== Quoted passage

Symposium on Protest and Legal Mobilization: Undermining the Right to Protest by Weaponizing Antisemitism

Symposium on Protest and Legal Mobilization: Undermining the Right to Protest by Weaponizing Antisemitism

[Jeff Handmaker is an Associate Professor of legal sociology at Erasmus University.

Anya Topolski is an Associate Professor of ethics and political philosophy at Radboud University Nijmegen.

Yolande Jansen is a philosopher at University of Amsterdam and Socrates Professor of humanism at Free University Amsterdam.

Michiel Bot is an Associate Professor of law and humanities at Tilburg University.]

The global wave of protest has not been without reason. Israel has been charged with genocide in the International Court of Justice, charges that hundreds of scholars of genocide, holocaust and international law studies had raised alarm bells about already on 17 October

On 21 June 2025, former Columbia University student Mahmoud Khalil was released from an ICE-detention facility in Louisiana, USA and reunited with his family, including a newborn child. According to the Center for Constitutional Rights and American Civil Liberties Union (ACLU) of New Jersey who have been steadfastly supporting him, Khalil had been prisoner of conscience since being arrested at his home in New York city on 18 March 2025, charged with immigration violations. Khalil had been a key figure in demonstrations at Columbia University through 2023 and 2024, which involved a cross-cultural community of Jewish, Muslim, Christian and secular student activists.

====

• Task 1: According to the symposium post, on what date was Mahmoud Khalil released from an ICE detention facility?
The symposium post bears no relation to the records.

== Available data

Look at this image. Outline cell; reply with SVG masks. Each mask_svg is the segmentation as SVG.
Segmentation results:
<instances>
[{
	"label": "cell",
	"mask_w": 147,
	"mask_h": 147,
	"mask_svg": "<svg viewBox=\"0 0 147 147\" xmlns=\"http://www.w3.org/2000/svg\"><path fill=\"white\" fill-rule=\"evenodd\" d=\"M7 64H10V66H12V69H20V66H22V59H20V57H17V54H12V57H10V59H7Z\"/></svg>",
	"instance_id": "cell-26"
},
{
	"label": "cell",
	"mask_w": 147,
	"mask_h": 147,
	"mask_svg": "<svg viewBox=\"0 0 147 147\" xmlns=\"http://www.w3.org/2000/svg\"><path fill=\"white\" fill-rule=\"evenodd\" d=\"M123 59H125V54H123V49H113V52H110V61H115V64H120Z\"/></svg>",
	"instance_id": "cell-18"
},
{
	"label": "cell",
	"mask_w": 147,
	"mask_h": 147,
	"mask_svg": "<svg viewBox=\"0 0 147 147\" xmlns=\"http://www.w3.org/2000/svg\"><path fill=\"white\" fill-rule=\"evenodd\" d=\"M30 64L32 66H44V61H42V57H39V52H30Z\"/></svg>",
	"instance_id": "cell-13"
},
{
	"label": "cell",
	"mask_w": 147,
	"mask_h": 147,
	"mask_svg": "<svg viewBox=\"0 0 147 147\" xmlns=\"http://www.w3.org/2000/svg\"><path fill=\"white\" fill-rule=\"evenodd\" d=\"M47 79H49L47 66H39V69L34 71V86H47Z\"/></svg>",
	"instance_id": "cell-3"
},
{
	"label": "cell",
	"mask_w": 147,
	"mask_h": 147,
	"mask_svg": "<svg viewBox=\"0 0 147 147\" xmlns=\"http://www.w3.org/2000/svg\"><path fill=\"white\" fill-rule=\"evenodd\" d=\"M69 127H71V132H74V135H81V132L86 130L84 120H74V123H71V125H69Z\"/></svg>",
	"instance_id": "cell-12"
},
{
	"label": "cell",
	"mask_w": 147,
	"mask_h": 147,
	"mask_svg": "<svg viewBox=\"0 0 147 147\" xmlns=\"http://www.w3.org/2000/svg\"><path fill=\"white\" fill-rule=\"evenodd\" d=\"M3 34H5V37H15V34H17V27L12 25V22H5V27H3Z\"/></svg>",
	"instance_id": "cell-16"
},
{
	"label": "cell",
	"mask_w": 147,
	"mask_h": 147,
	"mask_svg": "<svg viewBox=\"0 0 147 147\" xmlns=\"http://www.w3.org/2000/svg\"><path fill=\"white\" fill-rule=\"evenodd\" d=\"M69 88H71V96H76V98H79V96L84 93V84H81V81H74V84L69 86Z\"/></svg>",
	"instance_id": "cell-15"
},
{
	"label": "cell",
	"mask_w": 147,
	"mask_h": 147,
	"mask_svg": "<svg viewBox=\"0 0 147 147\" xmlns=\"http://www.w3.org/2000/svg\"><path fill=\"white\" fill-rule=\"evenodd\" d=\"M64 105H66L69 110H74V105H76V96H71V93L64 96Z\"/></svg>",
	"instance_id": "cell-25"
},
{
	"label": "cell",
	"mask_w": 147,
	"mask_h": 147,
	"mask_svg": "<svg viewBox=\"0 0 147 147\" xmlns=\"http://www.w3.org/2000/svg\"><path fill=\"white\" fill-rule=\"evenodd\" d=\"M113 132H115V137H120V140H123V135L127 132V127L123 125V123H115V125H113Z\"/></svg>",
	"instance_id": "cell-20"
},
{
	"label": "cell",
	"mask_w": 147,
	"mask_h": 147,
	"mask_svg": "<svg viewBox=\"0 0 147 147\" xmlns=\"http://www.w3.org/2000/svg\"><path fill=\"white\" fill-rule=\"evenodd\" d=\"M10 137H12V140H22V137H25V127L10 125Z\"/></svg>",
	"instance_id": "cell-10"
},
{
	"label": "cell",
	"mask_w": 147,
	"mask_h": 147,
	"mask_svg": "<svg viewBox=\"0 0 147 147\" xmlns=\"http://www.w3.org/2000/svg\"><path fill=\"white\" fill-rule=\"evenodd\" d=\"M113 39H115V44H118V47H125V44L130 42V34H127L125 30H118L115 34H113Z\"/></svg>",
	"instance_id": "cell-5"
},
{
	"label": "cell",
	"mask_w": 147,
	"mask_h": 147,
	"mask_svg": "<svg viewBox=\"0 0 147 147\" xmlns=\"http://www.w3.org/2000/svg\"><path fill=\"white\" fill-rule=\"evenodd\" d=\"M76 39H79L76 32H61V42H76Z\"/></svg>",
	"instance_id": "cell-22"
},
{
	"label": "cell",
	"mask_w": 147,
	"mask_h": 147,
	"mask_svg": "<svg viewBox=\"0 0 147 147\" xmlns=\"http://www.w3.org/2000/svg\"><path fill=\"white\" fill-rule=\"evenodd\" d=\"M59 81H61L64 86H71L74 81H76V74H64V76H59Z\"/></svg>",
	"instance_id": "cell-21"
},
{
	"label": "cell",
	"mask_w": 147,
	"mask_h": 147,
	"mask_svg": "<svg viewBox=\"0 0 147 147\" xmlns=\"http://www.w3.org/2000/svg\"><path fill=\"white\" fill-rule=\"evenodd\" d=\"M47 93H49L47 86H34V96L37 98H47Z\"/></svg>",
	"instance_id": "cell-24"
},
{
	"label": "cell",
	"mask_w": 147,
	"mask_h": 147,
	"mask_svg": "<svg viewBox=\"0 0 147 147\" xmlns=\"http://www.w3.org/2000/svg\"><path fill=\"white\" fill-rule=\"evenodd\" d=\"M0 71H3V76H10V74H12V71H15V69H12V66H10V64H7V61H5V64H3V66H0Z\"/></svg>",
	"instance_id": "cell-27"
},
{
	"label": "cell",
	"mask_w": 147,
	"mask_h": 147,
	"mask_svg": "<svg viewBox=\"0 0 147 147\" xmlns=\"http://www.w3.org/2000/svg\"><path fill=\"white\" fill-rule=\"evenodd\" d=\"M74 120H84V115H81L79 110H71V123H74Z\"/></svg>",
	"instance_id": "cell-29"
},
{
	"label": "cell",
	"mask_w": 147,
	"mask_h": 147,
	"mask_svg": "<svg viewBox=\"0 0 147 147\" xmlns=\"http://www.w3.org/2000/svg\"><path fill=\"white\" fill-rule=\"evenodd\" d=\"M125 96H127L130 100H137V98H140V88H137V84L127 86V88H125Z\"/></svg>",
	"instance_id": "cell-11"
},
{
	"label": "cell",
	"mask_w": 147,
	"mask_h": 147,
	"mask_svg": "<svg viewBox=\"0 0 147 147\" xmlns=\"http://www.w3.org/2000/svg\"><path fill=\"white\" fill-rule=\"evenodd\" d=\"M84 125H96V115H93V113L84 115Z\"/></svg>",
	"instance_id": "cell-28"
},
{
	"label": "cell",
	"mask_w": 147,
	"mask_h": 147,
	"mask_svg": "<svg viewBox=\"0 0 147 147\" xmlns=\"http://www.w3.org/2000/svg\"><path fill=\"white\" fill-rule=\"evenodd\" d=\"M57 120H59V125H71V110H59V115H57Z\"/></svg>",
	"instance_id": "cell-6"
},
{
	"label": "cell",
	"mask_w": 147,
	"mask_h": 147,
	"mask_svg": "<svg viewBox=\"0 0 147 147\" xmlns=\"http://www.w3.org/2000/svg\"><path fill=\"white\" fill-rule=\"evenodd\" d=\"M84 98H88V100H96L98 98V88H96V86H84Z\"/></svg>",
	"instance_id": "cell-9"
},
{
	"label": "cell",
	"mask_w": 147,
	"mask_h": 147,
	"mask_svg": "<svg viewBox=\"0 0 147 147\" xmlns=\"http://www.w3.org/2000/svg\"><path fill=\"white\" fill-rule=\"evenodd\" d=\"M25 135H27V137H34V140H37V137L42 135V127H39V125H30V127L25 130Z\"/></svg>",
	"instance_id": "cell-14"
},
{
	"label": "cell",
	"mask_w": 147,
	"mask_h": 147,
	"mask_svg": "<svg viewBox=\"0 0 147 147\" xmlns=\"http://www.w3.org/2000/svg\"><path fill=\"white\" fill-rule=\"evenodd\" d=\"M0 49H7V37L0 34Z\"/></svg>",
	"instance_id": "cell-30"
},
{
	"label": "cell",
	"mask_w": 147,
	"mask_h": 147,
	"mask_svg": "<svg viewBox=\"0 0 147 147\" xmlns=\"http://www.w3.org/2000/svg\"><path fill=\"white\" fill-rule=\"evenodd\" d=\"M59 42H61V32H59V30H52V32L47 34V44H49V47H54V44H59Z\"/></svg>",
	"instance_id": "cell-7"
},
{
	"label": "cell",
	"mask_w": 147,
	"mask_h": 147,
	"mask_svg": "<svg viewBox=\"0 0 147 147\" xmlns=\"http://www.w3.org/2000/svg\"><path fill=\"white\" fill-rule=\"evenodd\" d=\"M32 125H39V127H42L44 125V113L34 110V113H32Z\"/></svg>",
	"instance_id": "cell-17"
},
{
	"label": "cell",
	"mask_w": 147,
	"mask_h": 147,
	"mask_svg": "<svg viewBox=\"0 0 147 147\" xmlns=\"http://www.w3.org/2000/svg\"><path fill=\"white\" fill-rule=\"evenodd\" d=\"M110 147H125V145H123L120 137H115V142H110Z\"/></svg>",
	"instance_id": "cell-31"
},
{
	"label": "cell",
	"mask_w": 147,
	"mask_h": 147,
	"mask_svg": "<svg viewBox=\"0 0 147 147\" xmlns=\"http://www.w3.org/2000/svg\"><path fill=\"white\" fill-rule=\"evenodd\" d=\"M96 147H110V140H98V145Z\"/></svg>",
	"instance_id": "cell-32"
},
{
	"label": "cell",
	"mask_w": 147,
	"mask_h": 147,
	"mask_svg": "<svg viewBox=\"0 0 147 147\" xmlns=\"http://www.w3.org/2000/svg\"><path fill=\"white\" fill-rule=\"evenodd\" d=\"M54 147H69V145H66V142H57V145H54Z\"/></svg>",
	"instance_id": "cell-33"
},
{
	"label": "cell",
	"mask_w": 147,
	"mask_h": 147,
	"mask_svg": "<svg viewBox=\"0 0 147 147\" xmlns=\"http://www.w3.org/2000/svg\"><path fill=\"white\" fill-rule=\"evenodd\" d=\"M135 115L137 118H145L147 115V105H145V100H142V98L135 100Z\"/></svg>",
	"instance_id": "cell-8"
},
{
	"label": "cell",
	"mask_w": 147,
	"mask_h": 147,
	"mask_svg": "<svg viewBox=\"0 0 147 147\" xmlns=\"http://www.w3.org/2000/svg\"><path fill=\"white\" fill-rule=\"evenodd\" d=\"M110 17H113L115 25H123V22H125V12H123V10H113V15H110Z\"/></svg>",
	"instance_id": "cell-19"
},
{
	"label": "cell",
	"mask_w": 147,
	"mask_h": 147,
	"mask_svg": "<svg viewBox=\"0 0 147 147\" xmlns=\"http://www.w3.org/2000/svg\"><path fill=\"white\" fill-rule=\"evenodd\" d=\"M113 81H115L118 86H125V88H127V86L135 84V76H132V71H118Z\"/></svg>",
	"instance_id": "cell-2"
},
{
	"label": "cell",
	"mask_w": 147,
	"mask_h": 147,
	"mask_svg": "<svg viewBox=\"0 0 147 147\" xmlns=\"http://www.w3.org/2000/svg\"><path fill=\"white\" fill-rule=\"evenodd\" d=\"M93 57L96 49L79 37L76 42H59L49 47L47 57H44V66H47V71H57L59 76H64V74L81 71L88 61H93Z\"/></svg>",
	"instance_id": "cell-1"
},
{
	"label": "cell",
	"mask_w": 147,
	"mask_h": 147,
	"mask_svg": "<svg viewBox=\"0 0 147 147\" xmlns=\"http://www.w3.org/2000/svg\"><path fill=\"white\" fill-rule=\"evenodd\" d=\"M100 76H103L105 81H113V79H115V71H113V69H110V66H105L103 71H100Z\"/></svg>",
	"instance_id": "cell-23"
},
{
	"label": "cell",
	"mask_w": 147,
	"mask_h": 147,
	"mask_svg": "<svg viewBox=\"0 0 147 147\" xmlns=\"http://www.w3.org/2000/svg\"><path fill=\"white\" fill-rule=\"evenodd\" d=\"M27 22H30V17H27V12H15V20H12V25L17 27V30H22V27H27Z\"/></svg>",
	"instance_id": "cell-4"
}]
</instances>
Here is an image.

====
== Available data

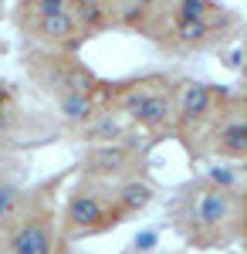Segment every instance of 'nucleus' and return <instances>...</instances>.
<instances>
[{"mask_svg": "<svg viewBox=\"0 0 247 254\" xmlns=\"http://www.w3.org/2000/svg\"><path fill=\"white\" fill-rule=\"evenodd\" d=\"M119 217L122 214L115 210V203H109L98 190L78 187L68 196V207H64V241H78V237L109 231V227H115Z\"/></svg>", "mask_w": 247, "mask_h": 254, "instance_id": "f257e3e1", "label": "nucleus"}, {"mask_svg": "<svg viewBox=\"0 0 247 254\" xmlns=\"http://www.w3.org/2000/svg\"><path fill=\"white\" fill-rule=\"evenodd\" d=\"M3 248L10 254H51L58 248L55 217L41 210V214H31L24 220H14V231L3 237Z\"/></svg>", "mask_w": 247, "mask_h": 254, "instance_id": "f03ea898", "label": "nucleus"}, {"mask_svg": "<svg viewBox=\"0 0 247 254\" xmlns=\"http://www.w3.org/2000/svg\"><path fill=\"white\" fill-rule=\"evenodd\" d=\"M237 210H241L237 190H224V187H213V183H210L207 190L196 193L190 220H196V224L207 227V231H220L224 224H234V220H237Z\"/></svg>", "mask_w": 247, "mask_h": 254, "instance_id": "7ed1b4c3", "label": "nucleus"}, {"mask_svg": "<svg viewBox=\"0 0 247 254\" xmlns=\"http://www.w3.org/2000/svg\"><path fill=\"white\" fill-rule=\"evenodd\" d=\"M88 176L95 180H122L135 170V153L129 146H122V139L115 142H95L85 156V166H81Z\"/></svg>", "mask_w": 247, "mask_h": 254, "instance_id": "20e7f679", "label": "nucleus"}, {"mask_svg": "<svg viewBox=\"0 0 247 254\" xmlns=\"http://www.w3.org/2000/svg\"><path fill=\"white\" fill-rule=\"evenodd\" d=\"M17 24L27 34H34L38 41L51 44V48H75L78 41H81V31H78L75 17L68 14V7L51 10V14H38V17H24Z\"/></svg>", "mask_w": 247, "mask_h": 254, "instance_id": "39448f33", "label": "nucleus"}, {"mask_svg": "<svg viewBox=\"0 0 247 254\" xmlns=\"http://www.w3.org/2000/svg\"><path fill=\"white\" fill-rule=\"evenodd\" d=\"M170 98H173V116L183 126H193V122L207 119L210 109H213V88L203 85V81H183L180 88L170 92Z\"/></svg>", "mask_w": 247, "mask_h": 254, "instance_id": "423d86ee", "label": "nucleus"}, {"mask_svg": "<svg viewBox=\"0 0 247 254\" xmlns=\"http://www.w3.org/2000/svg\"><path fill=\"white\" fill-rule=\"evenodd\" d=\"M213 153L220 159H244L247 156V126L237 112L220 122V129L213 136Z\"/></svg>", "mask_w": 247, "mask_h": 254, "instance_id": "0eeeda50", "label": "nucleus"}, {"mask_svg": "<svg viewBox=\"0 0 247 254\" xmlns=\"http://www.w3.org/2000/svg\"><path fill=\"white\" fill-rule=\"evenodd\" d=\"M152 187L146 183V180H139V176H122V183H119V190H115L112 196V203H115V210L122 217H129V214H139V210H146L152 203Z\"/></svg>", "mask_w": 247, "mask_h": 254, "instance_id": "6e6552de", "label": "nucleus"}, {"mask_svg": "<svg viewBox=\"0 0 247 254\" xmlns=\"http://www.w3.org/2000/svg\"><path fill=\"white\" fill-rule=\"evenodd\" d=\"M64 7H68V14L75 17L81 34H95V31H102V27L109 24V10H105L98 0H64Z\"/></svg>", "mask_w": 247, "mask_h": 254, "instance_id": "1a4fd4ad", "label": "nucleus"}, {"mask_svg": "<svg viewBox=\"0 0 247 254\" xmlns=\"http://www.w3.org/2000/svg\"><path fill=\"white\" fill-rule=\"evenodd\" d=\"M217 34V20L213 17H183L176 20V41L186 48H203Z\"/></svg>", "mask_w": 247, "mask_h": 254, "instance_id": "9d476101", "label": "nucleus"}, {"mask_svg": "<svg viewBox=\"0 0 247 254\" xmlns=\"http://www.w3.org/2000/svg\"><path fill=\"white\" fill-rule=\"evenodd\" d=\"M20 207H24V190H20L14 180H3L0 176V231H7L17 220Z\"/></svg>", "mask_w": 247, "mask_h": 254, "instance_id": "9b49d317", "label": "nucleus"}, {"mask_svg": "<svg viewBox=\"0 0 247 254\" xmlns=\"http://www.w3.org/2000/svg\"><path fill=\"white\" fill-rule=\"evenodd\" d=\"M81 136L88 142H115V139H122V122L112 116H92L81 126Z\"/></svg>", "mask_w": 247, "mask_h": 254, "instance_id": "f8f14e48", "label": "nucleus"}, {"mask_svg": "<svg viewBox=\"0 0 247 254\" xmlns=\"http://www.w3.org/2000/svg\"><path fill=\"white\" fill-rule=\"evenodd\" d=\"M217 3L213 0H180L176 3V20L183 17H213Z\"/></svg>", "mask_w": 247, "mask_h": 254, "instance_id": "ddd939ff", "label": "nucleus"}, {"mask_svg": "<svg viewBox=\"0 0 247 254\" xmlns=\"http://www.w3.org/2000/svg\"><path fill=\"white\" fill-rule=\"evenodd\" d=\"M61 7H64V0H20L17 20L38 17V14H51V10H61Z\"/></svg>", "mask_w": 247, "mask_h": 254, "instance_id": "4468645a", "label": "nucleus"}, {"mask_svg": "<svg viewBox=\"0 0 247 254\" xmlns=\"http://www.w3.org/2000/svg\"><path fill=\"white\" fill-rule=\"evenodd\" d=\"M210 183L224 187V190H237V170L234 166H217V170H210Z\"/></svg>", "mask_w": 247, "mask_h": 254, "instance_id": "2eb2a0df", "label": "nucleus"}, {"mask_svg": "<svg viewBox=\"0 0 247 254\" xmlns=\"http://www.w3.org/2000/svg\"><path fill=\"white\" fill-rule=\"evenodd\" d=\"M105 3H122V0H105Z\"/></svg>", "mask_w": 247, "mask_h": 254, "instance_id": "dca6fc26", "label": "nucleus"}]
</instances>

====

• Task 2: State how many lines of the records contain the string "image", with case taken into account. Give only the number.

• Full solution 1: 21 June 2025

• Full solution 2: 2